If the window on your storm door breaks, it doesn't mean that you need to replace the entire door, but just the storm door window. Cutting glass for a storm door is no different than cutting glass for any other purpose. A storm door window can be made of either glass or plexiglass (a plastic product that mimics glass). Regardless of the actual material, creating a new window is not difficult. It does however take a steady hand. Frequently, it will be more difficult to remove the glass casing than the actual glass.

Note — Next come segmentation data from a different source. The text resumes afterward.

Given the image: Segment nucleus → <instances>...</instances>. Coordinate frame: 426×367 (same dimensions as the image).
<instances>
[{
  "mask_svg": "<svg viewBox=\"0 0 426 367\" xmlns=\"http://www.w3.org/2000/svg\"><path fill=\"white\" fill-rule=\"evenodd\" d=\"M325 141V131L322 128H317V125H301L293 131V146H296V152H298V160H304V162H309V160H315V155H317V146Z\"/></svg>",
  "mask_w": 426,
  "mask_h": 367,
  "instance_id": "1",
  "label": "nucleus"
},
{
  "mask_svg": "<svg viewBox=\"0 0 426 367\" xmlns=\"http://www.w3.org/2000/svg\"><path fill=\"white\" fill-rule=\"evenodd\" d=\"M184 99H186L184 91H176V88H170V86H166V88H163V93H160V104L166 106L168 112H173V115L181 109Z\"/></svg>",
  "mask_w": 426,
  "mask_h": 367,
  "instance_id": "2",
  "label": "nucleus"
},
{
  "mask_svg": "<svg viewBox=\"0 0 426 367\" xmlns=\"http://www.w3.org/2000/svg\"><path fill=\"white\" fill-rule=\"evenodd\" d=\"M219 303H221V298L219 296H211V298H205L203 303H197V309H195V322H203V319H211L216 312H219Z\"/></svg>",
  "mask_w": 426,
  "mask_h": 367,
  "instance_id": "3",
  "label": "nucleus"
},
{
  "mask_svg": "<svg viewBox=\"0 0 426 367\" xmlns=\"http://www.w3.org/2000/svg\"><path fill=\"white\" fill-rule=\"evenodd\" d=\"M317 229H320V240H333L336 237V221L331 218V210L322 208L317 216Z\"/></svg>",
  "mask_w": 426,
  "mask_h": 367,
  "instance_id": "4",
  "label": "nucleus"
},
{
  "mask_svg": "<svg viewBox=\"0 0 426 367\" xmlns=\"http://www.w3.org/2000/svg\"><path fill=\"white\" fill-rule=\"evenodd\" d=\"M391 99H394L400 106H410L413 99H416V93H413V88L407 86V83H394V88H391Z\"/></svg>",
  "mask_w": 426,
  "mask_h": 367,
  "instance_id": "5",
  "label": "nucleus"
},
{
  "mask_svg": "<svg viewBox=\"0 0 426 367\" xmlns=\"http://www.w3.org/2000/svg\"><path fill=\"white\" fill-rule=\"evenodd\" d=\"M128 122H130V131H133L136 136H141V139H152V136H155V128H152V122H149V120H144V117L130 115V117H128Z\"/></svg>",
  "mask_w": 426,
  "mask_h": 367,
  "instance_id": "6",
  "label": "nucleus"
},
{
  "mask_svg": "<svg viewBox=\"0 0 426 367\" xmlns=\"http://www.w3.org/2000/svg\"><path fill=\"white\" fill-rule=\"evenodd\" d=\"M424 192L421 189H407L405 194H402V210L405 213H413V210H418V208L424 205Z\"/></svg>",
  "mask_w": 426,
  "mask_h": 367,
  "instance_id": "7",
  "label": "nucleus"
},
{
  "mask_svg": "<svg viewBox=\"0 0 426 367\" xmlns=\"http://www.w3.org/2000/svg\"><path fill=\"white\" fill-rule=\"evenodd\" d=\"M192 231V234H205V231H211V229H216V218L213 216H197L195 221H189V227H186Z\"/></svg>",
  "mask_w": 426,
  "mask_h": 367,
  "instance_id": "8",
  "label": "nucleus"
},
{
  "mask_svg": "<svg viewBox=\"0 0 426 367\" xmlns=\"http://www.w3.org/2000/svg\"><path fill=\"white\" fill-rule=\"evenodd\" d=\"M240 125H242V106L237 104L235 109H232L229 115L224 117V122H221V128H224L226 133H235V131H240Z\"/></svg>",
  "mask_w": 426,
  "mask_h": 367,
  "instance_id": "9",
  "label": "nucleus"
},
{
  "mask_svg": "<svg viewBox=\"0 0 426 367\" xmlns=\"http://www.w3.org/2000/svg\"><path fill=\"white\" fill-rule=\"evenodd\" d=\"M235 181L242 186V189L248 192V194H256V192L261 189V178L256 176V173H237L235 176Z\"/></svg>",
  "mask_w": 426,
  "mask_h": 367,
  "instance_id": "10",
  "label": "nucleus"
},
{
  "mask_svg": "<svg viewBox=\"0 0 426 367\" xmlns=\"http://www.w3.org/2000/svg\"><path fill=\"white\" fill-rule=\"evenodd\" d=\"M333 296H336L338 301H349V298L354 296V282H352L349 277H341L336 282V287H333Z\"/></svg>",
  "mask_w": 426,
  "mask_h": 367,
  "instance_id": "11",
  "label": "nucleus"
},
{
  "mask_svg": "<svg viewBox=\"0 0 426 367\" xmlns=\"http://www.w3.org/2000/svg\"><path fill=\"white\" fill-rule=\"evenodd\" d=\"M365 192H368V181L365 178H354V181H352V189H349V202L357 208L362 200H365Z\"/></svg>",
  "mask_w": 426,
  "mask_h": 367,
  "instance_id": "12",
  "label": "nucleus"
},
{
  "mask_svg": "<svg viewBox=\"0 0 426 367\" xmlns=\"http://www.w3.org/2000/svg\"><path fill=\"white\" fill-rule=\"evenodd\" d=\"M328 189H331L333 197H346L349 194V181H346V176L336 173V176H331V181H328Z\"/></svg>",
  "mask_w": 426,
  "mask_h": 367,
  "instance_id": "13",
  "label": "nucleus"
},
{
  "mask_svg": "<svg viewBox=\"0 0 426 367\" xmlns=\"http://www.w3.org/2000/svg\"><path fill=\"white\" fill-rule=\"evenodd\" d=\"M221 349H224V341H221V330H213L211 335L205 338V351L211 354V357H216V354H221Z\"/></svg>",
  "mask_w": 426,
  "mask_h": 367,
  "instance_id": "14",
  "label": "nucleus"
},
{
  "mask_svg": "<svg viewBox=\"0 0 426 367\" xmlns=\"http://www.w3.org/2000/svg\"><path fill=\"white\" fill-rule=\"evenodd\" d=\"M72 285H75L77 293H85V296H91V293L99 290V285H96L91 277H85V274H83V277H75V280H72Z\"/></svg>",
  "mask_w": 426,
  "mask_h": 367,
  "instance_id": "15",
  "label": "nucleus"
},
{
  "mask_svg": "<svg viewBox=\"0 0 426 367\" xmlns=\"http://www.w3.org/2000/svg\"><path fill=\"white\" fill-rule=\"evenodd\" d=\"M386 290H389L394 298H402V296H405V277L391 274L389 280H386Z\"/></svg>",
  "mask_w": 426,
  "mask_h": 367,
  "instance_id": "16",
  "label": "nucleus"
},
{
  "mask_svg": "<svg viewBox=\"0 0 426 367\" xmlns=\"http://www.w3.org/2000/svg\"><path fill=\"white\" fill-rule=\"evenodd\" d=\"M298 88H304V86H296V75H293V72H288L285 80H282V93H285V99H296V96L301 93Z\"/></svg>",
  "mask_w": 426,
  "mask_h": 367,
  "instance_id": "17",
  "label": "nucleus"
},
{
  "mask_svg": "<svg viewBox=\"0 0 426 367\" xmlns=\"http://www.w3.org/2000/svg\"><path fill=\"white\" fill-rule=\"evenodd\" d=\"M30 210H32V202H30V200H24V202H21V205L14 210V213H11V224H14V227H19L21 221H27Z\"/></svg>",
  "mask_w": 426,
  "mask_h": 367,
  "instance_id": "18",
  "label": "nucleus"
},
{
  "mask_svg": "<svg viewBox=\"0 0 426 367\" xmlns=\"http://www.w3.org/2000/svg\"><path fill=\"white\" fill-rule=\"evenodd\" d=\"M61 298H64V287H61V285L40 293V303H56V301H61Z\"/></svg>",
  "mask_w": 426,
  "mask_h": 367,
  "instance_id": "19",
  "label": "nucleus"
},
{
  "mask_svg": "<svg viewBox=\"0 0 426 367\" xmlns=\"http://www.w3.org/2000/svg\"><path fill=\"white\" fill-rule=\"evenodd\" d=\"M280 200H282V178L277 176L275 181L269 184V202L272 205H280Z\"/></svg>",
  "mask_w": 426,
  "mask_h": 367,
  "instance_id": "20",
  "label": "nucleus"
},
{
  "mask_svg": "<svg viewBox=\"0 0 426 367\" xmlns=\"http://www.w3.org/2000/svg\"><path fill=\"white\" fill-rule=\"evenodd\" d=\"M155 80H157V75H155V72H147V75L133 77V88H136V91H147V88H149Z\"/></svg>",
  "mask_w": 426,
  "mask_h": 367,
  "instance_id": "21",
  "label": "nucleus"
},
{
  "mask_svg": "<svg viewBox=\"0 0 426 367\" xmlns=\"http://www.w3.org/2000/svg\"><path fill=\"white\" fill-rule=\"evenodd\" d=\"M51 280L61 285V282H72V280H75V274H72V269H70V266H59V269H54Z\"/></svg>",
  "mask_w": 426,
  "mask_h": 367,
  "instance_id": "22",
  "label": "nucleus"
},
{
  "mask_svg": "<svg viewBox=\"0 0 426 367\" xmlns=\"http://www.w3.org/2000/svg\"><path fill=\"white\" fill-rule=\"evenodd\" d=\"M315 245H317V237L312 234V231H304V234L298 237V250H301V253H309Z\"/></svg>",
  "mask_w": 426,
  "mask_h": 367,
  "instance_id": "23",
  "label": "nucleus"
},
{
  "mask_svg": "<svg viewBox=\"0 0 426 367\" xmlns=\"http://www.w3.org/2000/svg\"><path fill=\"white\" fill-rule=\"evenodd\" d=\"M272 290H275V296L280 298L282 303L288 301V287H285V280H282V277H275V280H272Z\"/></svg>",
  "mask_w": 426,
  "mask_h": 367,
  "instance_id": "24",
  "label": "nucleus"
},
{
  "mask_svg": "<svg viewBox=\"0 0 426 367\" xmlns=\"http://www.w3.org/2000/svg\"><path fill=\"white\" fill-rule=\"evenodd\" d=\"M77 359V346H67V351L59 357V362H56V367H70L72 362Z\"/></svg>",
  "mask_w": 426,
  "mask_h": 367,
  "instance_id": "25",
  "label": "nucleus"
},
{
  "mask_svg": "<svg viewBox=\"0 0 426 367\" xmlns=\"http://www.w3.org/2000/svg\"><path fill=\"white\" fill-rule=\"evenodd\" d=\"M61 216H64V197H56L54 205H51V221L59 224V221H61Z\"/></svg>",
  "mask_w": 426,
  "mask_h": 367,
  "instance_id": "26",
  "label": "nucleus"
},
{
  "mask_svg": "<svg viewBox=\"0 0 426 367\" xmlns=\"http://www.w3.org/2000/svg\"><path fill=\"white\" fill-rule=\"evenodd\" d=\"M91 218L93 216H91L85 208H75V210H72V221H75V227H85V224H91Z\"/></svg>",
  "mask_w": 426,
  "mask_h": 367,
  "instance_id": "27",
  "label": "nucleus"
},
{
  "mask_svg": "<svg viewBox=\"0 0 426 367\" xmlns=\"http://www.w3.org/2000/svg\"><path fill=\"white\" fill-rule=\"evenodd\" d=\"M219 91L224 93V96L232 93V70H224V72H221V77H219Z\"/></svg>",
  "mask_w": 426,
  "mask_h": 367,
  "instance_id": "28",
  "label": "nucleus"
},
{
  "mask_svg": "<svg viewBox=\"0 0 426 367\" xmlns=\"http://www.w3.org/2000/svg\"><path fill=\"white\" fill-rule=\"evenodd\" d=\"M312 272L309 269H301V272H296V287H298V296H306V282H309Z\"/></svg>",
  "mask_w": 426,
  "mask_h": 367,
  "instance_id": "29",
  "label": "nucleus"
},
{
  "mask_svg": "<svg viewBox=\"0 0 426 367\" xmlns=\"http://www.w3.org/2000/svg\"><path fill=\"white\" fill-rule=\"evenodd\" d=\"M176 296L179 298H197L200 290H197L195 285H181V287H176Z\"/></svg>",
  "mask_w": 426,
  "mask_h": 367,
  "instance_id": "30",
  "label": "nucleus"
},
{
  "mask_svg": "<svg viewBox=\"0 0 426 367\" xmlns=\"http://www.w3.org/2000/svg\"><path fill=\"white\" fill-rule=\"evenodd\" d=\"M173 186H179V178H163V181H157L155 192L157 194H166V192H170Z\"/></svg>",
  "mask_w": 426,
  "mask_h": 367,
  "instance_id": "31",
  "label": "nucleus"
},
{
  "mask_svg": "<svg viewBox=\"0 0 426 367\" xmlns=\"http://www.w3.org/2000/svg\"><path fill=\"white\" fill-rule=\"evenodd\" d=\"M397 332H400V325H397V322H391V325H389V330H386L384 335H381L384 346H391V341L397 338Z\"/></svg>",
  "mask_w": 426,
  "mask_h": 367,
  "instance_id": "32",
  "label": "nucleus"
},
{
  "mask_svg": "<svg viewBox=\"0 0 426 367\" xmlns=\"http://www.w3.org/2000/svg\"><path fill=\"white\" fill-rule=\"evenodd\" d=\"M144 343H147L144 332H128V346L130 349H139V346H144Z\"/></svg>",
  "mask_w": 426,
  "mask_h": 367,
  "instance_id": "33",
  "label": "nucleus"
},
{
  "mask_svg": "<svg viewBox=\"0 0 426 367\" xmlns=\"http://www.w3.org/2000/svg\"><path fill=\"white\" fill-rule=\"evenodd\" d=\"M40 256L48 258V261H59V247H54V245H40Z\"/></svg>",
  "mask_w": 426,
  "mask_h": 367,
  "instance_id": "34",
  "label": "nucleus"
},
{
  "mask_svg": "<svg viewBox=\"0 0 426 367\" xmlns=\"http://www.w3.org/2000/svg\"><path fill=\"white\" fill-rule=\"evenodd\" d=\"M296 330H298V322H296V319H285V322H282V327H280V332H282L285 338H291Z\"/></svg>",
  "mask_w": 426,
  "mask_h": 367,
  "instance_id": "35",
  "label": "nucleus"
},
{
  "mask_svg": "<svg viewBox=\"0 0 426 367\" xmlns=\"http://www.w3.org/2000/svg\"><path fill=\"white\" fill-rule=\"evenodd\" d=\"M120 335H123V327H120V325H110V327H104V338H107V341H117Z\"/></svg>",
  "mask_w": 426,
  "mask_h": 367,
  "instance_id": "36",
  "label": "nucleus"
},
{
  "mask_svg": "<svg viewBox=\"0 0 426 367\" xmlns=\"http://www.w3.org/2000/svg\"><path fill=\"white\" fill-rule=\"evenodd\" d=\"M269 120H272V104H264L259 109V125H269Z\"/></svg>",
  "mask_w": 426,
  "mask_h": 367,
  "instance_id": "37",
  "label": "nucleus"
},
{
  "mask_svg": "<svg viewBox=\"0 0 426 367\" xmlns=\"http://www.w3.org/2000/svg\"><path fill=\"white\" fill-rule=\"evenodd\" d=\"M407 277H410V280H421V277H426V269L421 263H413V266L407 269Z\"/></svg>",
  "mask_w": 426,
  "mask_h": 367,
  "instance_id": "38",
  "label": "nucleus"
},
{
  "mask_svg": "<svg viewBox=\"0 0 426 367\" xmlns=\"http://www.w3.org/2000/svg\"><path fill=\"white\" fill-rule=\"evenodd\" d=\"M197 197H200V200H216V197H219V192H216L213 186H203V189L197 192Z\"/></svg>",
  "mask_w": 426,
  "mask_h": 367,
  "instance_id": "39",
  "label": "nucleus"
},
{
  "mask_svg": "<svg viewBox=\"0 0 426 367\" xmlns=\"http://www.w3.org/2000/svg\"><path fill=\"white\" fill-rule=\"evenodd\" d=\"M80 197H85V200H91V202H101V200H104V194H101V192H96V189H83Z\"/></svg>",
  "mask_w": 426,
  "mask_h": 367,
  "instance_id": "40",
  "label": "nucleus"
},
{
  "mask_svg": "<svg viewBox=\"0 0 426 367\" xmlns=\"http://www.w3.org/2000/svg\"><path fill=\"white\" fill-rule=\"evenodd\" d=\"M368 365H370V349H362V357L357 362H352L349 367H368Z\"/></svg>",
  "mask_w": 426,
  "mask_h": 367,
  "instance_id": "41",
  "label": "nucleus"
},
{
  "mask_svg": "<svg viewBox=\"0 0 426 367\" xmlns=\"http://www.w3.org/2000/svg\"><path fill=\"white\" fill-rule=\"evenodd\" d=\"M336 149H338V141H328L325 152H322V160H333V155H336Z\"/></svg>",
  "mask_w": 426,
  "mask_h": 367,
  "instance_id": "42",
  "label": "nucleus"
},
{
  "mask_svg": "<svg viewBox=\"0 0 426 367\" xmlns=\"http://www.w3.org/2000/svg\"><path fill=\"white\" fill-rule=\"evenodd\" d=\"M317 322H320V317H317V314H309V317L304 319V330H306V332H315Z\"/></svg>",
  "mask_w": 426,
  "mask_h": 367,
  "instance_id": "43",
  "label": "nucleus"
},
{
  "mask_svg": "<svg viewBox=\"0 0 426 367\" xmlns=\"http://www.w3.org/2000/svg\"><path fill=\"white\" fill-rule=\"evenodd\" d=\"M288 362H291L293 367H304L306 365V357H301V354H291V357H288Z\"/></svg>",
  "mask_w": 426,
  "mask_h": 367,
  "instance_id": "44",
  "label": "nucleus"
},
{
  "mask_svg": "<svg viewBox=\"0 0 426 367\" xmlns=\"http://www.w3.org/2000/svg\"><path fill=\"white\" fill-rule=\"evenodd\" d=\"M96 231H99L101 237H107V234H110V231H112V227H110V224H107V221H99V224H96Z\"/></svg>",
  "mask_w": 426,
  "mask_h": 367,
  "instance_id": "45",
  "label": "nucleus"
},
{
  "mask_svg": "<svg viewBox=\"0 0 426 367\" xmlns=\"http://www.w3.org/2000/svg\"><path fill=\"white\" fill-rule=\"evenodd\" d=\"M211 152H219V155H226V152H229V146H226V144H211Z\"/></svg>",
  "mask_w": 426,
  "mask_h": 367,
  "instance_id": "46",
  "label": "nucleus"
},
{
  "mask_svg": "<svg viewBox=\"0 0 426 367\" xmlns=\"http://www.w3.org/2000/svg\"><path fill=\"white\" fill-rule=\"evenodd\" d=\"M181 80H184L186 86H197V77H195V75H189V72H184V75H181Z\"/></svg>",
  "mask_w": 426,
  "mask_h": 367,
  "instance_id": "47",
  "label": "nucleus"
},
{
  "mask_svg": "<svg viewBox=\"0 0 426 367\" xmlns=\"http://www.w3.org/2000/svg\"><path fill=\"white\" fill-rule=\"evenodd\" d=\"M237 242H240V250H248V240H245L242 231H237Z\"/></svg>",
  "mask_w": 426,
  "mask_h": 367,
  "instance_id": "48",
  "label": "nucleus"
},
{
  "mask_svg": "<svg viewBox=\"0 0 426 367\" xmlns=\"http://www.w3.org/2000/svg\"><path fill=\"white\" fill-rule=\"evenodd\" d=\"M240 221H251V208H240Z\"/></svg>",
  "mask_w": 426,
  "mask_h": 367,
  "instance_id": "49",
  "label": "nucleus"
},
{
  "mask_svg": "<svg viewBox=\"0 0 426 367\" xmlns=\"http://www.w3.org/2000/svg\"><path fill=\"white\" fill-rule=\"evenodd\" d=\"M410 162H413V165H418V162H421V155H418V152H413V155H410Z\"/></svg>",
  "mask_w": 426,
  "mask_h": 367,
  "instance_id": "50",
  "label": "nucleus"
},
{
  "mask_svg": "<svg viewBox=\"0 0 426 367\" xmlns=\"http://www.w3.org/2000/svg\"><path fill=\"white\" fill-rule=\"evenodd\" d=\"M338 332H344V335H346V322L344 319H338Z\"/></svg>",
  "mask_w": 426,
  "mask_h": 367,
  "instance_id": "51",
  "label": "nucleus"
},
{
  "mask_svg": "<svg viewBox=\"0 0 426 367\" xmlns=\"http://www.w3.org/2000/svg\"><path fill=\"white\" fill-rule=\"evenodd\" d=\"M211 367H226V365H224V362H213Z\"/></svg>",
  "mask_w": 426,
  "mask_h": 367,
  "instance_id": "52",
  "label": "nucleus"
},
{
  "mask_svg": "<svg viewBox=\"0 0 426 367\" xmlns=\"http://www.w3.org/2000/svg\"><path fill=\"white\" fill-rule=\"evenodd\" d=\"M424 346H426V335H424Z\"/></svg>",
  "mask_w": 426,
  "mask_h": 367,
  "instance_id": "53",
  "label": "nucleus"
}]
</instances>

Here you will find the information needed to cut and replace a storm door window.

Step 1 - Remove the Window Casing

If the window has broken in your storm door, you will need to remove the broken glass and prepare the casing for new glass. Remove any glass that you can without disassembling the window casing. Make sure you put on the leather gloves before removing glass. Place the glass in a metal or plastic bucket for disposal. Carefully inspect the casing for the glass to determine how to remove all the glass. Use the hand tools to disassemble the casing.

Step 2 - Prep the Casing

Prepare the casing to receive the new glass by removing any adhesive or existing caulking. Consider replacing any seals or weather stripping while you are at it.

Step 3 - Preparing to Cut the Glass

Make sure that you purchase a large enough piece of glass to cover the window. Take measurements of the casing inside any edges to get the exact dimensions needed to replace the glass. A piece that is too small will fall out and you will have to repeat the process. A piece that is slightly too large will be difficult to recut. Measure twice, even three times before attempting to cut the glass.

Lay the glass on a flat surface that is covered with a cloth, such as a towel or rug. Mark your measurements with the marker, using the yardstick to measure the dimensions that are needed. Make sure that the glass is free of any residue before scoring the glass. The point is not to cut the glass, but to score it so that it breaks evenly and straight. Once you have marked the needed dimensions, use the yardstick as a guide as you score the glass.

Step 4 - Cutting the Glass

Now that you are ready to score the glass, dip the cutting tool in the oil. Run the cutting tool along the edge of the yardstick with firm, but not forceful pressure to score the glass properly. If you feel drag like the glass is gritty, you are either pushing too hard, the tool is not well oiled, or there is dirt or residue on the glass. Stop and double-check all of these things. It may be helpful to practice on a piece of scrap first. Once you have one edge scored, you will want to snap the glass along the score line. Do this along all other edges, and install the window as the old one was.